FUNDAMENTALS OF MEDICAL RESEARCH
Ed Gracely, Ph.D.
Family, Community, and Preventive Medicine
Power and sample size, and
Common tests
July 16, 2014
Goals for the session: You should come away able to:
1.
Explain the concept of statistical power and why it is important.
2.
Define type II error probability and beta. Recognize how they relate to power.
3.
Explain how sample size and power figure into the interpretation of a non-significant
study.
4.
Explain how the magnitude of the real effect and the sample size impact on the power.
5.
Briefly describe a few common statistical tests and when they might be used.
A) Lead-in example
Ex: A researcher is studying the duration of a certain infection.
It is known that:
Untreated, the infection lasts a mean of 16 days, SD = 6
The researcher expects and wants to show that:
Treatment reduces mean duration by 2 days (to 14 days), SD = 6.

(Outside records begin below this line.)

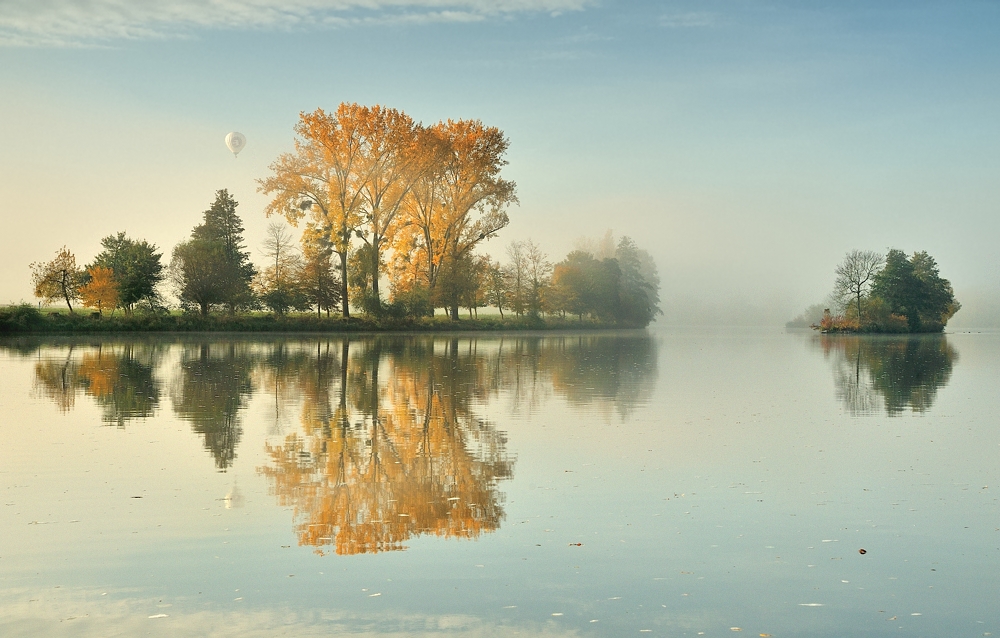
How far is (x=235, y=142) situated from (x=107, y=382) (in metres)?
42.9

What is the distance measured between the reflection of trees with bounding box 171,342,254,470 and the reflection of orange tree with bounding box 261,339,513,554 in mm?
929

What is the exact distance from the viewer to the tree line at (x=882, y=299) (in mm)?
81312

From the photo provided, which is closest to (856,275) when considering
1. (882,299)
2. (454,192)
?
(882,299)

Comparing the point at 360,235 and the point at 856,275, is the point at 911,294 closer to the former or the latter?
the point at 856,275

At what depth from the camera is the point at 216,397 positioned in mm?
17016

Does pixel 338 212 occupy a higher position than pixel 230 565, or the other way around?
pixel 338 212

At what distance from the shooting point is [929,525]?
7422 mm

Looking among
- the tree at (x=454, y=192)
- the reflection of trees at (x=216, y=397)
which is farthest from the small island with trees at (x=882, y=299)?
the reflection of trees at (x=216, y=397)

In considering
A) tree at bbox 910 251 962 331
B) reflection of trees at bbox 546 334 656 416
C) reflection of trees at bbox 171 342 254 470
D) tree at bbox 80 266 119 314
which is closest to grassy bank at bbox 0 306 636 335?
tree at bbox 80 266 119 314

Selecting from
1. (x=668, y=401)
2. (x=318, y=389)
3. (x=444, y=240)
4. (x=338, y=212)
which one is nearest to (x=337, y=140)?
(x=338, y=212)

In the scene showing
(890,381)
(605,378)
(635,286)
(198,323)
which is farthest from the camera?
(635,286)

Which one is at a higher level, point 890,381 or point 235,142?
point 235,142

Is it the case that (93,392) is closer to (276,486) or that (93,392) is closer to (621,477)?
(276,486)

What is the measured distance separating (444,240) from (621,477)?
53.9 meters
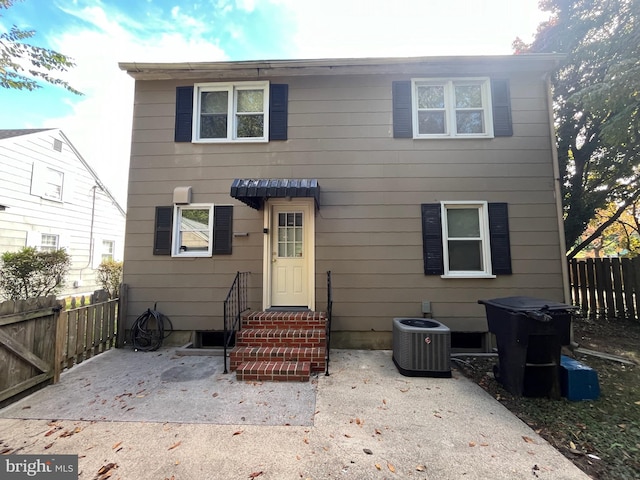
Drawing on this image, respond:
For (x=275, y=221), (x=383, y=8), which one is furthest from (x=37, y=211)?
(x=383, y=8)

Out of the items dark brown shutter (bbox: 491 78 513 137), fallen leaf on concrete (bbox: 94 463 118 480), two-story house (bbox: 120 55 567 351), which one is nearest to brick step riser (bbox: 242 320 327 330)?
two-story house (bbox: 120 55 567 351)

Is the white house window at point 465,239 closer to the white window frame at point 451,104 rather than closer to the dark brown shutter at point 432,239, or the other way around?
the dark brown shutter at point 432,239

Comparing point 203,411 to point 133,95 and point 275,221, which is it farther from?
point 133,95

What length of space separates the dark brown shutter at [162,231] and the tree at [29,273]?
342cm

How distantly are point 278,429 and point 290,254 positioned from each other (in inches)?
128

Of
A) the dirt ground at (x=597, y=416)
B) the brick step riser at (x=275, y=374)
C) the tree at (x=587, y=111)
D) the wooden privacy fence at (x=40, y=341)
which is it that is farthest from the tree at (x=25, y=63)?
the tree at (x=587, y=111)

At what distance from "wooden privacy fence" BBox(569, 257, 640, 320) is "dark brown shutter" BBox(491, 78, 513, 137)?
4.19m

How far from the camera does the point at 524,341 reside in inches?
128

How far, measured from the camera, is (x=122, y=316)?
5.15 meters

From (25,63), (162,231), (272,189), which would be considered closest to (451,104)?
(272,189)

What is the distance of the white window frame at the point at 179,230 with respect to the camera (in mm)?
5367

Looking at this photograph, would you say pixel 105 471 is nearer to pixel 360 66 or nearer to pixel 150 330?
pixel 150 330

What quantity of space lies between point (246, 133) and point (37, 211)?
893cm

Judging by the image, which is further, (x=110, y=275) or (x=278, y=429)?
(x=110, y=275)
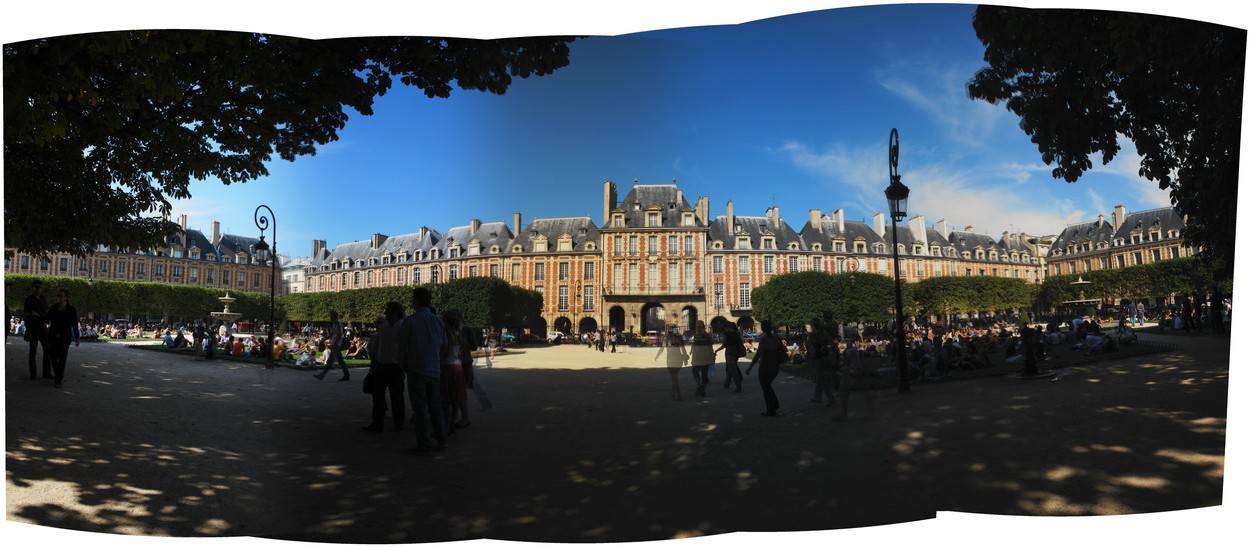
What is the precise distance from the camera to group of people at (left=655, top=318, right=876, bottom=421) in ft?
14.8

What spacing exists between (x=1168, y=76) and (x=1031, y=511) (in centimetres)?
391

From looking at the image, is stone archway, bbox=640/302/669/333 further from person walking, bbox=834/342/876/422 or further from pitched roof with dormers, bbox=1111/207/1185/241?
pitched roof with dormers, bbox=1111/207/1185/241

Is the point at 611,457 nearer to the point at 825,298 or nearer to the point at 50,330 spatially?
the point at 825,298

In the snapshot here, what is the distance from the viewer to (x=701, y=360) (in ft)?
15.0

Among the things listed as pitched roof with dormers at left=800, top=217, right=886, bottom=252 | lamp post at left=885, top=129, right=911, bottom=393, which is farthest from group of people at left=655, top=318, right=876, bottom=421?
pitched roof with dormers at left=800, top=217, right=886, bottom=252

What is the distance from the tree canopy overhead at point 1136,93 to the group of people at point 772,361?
238 centimetres

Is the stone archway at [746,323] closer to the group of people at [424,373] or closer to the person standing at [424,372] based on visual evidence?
the group of people at [424,373]

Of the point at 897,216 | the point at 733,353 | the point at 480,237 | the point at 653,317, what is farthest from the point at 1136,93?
the point at 480,237

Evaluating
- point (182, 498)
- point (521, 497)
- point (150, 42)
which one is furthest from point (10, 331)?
point (521, 497)

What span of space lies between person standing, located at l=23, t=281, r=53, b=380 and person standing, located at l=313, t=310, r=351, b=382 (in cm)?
250

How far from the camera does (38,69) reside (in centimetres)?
479

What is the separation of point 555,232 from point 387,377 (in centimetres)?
176

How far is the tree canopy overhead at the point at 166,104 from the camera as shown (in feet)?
14.4

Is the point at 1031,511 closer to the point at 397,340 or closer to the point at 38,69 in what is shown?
the point at 397,340
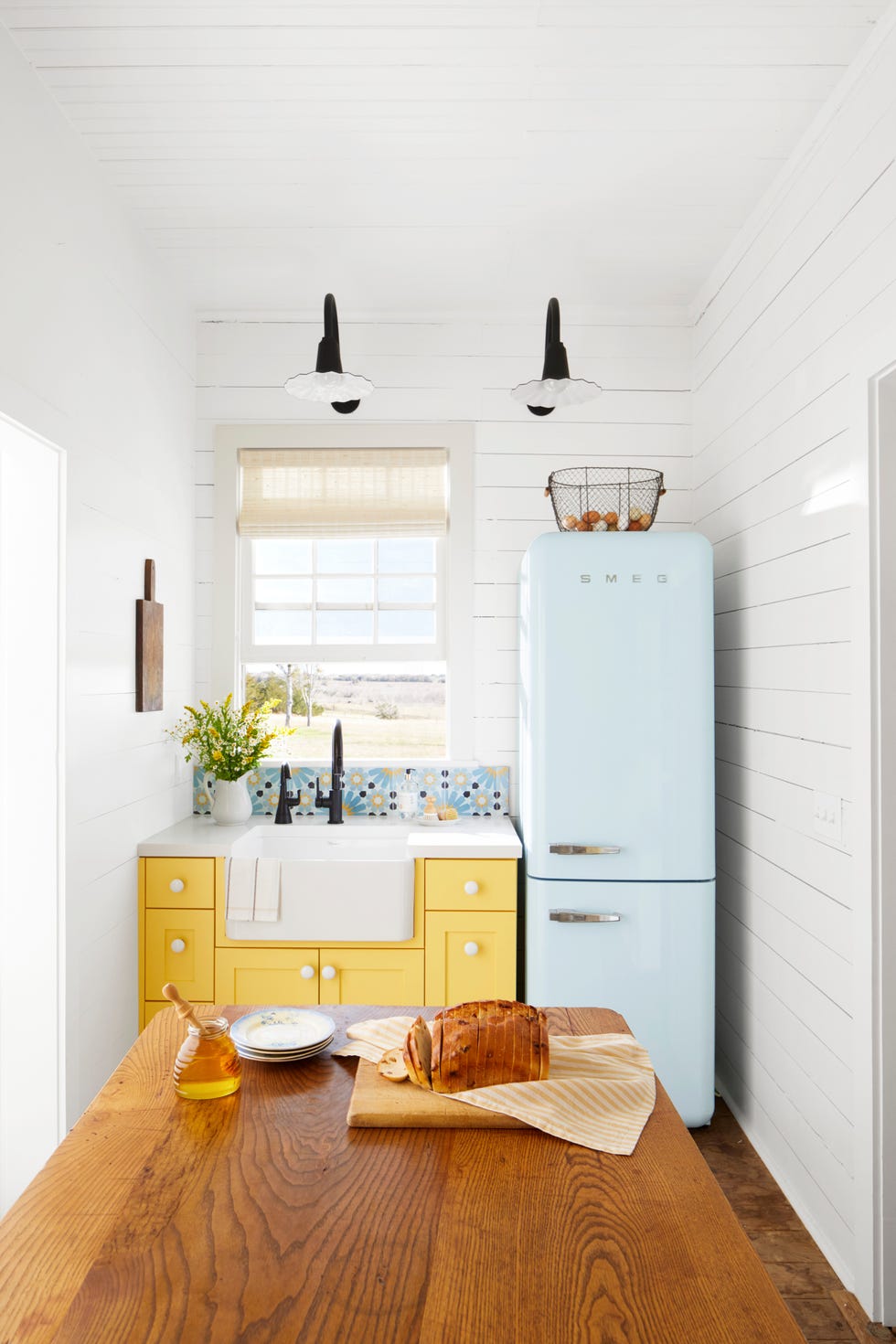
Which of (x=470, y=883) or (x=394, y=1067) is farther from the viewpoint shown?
(x=470, y=883)

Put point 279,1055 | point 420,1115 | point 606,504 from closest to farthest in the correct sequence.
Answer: point 420,1115 < point 279,1055 < point 606,504

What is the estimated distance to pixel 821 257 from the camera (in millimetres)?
2256

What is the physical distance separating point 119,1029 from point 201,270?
248cm

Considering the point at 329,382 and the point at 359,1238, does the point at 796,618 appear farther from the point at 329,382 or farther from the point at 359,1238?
the point at 359,1238

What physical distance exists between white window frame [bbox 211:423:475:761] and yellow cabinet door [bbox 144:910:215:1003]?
3.04ft

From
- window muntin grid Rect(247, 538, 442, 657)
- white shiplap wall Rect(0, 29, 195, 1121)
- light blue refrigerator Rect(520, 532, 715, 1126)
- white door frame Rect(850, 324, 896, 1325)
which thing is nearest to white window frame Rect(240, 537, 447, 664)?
window muntin grid Rect(247, 538, 442, 657)

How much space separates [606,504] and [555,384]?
763 mm

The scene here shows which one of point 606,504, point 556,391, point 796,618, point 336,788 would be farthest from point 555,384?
point 336,788

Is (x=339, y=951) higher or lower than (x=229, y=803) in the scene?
lower

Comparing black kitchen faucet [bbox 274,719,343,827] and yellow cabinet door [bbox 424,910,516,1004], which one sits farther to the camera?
black kitchen faucet [bbox 274,719,343,827]

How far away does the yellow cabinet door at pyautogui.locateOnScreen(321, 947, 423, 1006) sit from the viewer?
113 inches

Before doing the study, the researcher approaches me and says: "Oh wise and
magnanimous statistician, we humbly seek your advice. We think our new treatment will
reduce the duration of infection by a mean of 2 days (from 16 to 14). Duration has a
standard deviation of about 6. We have 20 subjects per group. We beg of you, please tell
us we will obtain a significant result and be able to publish in some august journal."
Answer: “Not even the wise can guess the decisions that will be made by the editors of
august journals! But, I can tell you that if your sample results look exactly like you
hypothesize (mean reduction in duration of 2 days, SD = 6) it will not be significant!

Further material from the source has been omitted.